**GOAL OF THE EXERCISE:** The answer must be an exact reprint of the lines from the one with "Insight Guides Chile" through the final line of the data, with no pictures included.

**DATA UNDER STUDY:**

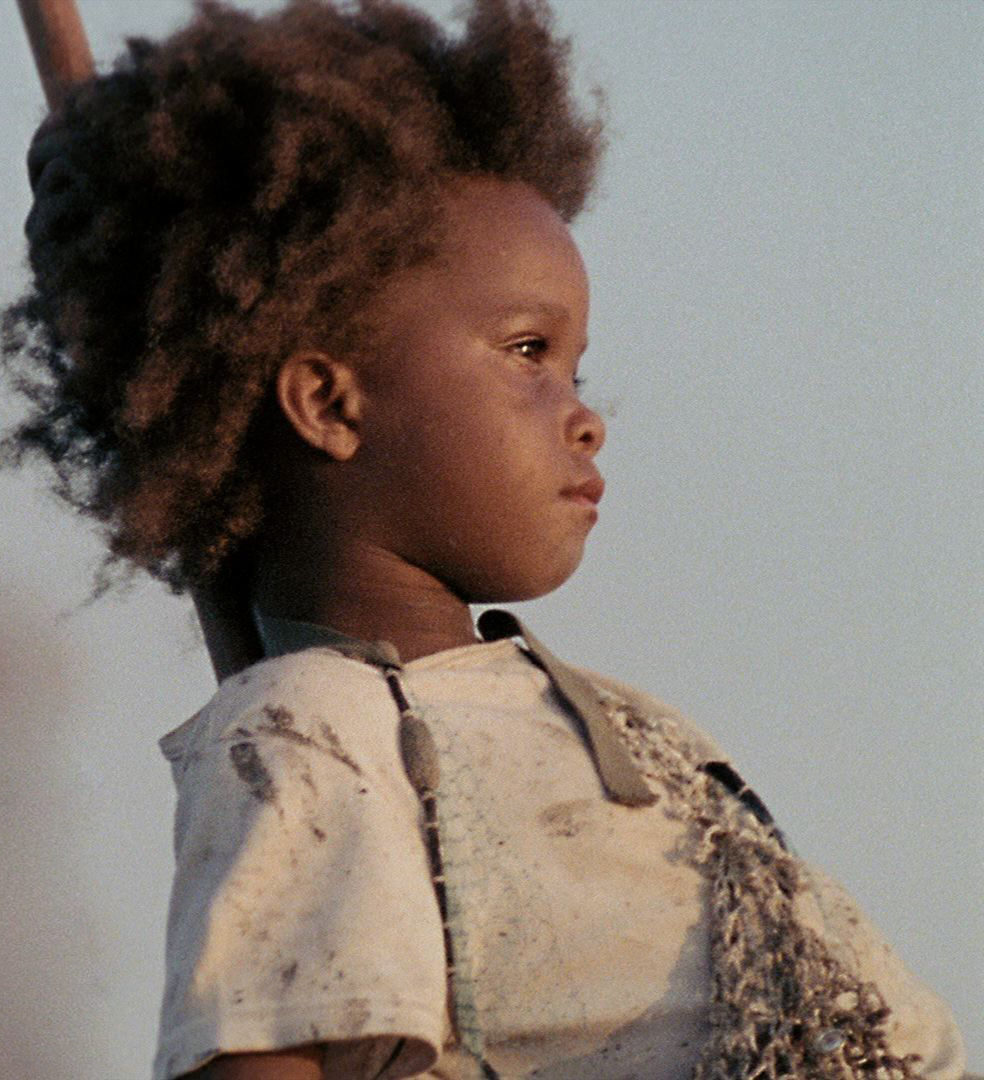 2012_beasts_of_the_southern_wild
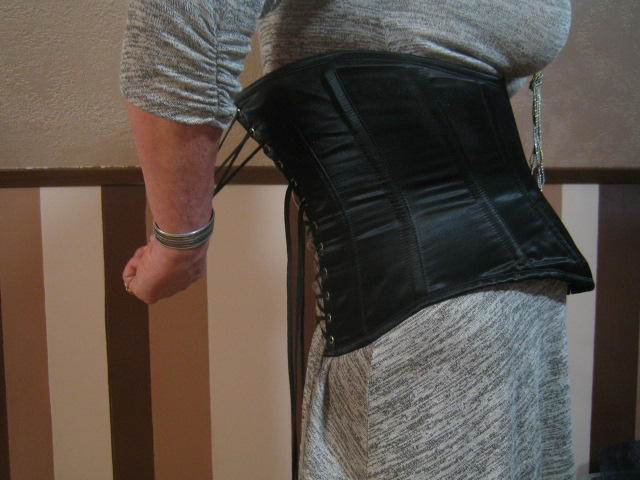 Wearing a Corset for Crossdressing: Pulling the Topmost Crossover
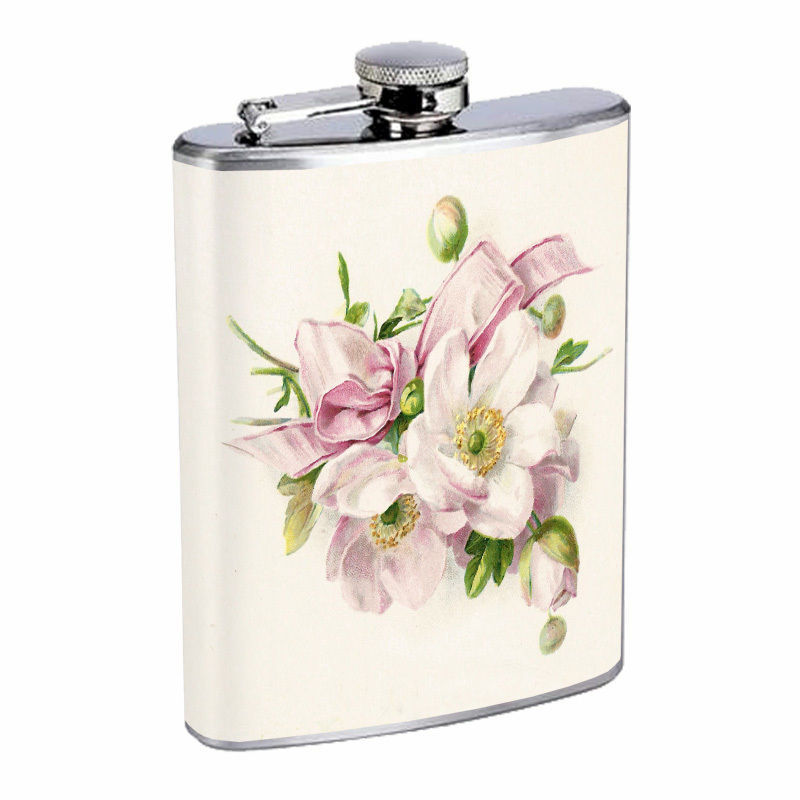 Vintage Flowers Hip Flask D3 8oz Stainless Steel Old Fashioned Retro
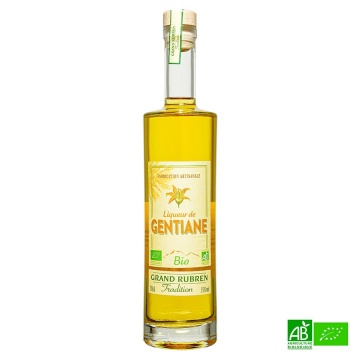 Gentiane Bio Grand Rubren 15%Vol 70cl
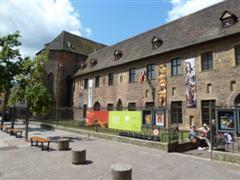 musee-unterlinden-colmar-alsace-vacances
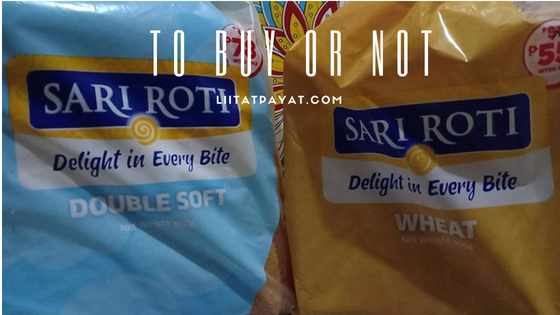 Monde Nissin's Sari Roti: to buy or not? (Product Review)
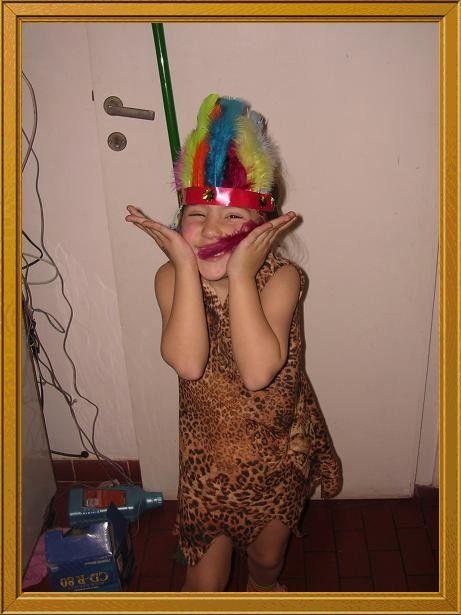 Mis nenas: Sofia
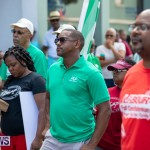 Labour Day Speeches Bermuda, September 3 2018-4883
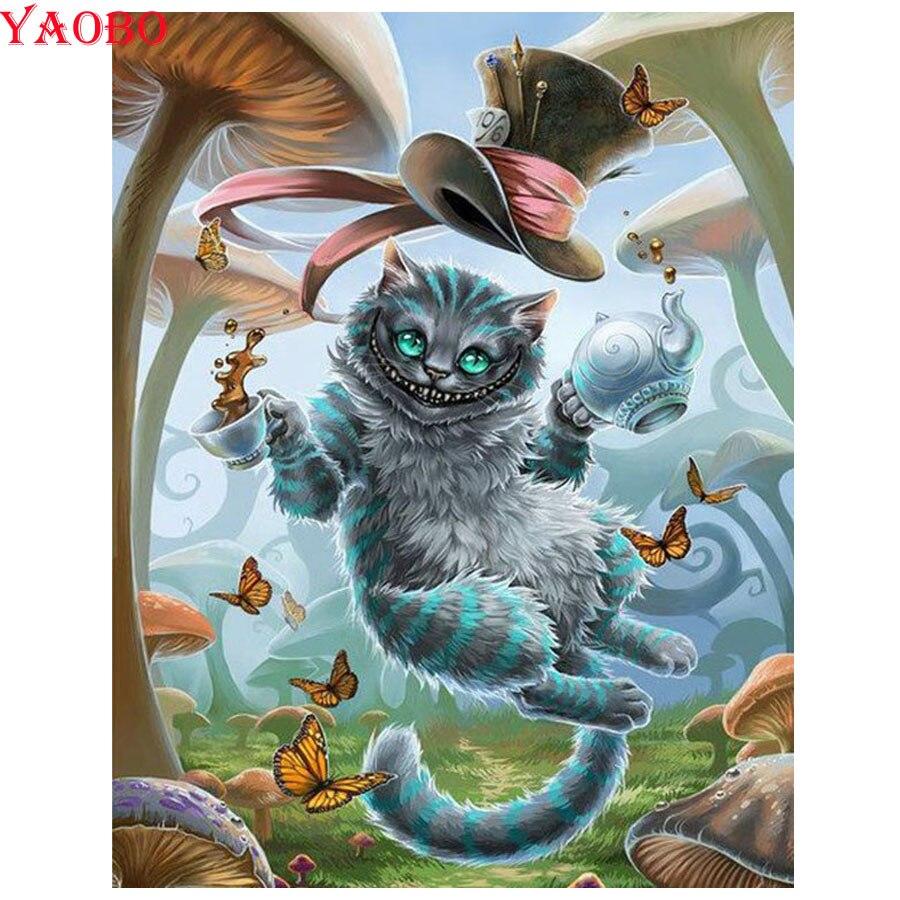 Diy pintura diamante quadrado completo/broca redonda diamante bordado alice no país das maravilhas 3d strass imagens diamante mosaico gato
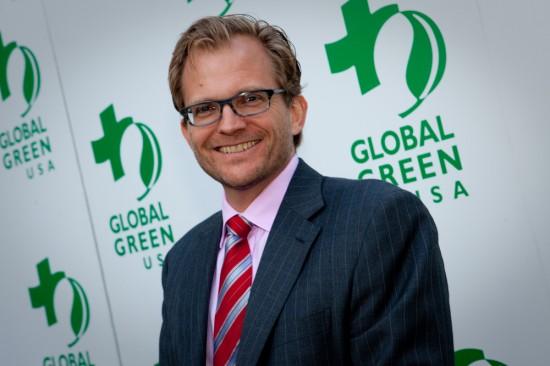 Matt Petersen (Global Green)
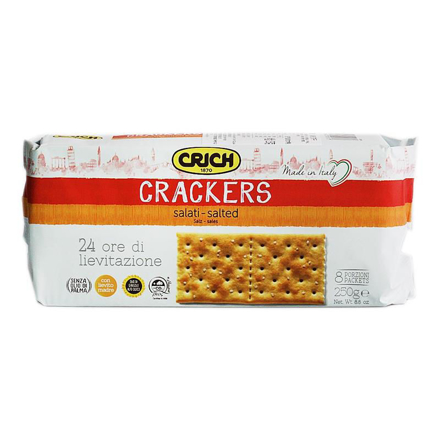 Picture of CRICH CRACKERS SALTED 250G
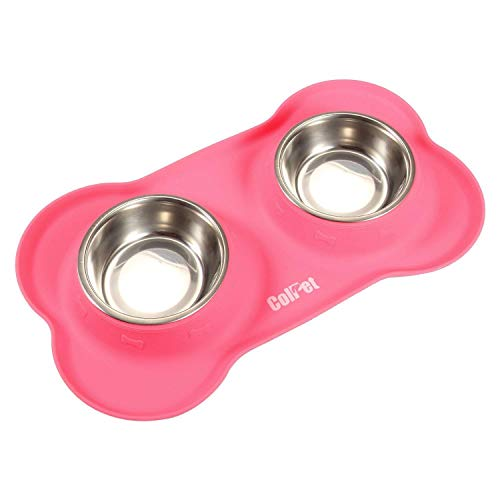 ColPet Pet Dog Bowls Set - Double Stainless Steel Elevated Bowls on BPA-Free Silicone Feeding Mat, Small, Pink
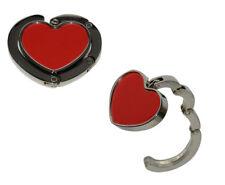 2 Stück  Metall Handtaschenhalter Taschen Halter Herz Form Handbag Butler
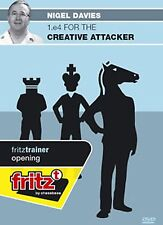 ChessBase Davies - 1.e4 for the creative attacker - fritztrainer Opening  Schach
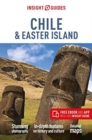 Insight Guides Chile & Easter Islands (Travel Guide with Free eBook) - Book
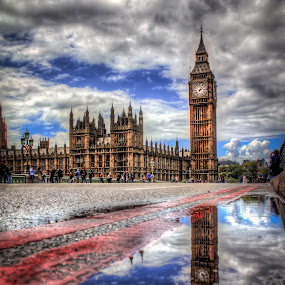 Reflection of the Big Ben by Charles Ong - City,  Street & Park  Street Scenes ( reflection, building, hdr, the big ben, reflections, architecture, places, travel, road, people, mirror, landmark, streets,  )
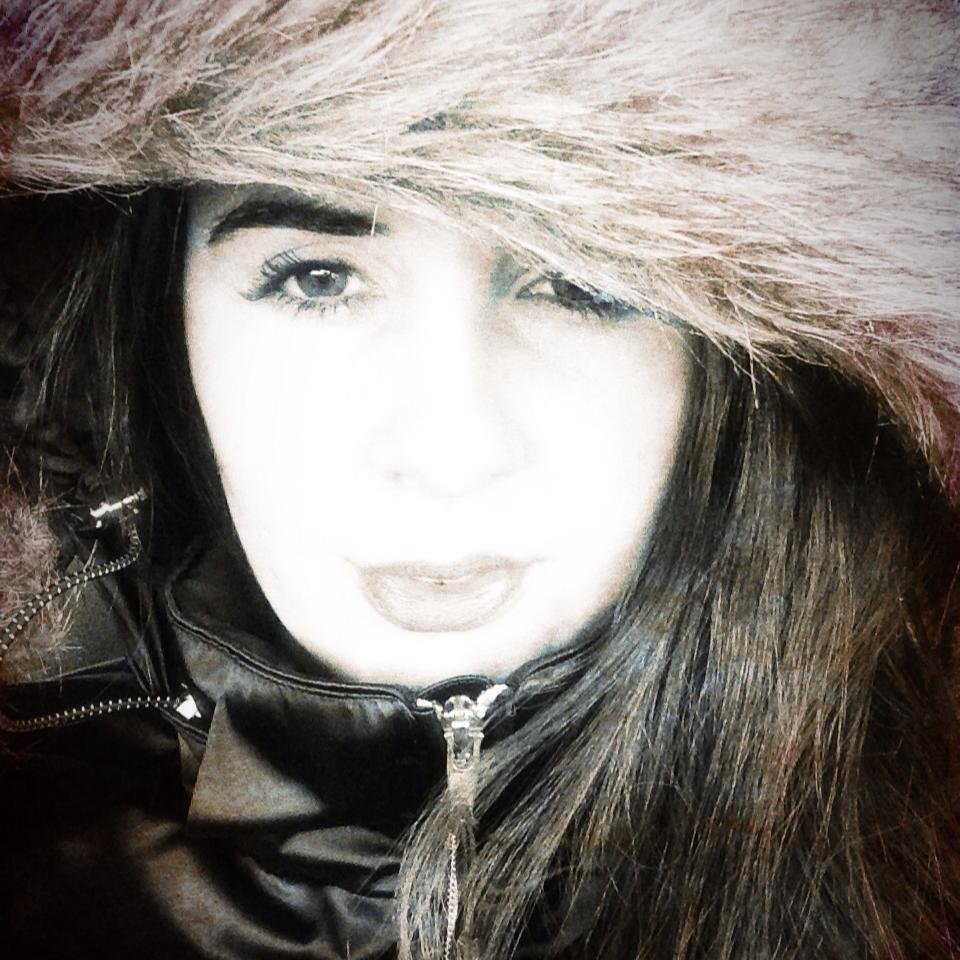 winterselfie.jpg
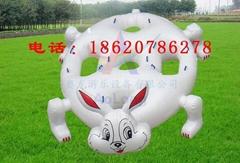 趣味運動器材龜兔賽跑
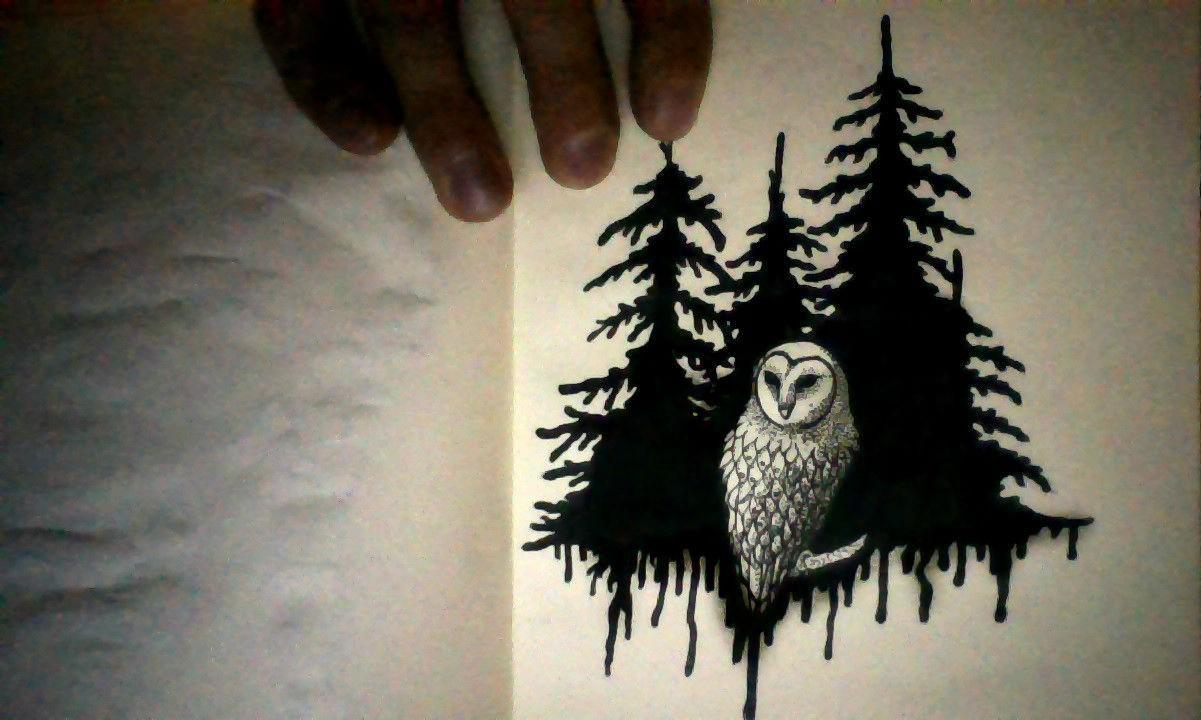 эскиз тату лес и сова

**TASK ANSWER:**
 Insight Guides Chile & Easter Islands (Travel Guide with Free eBook) - Book
 Reflection of the Big Ben by Charles Ong - City,  Street & Park  Street Scenes ( reflection, building, hdr, the big ben, reflections, architecture, places, travel, road, people, mirror, landmark, streets,  )
 winterselfie.jpg
 趣味運動器材龜兔賽跑
 эскиз тату лес и сова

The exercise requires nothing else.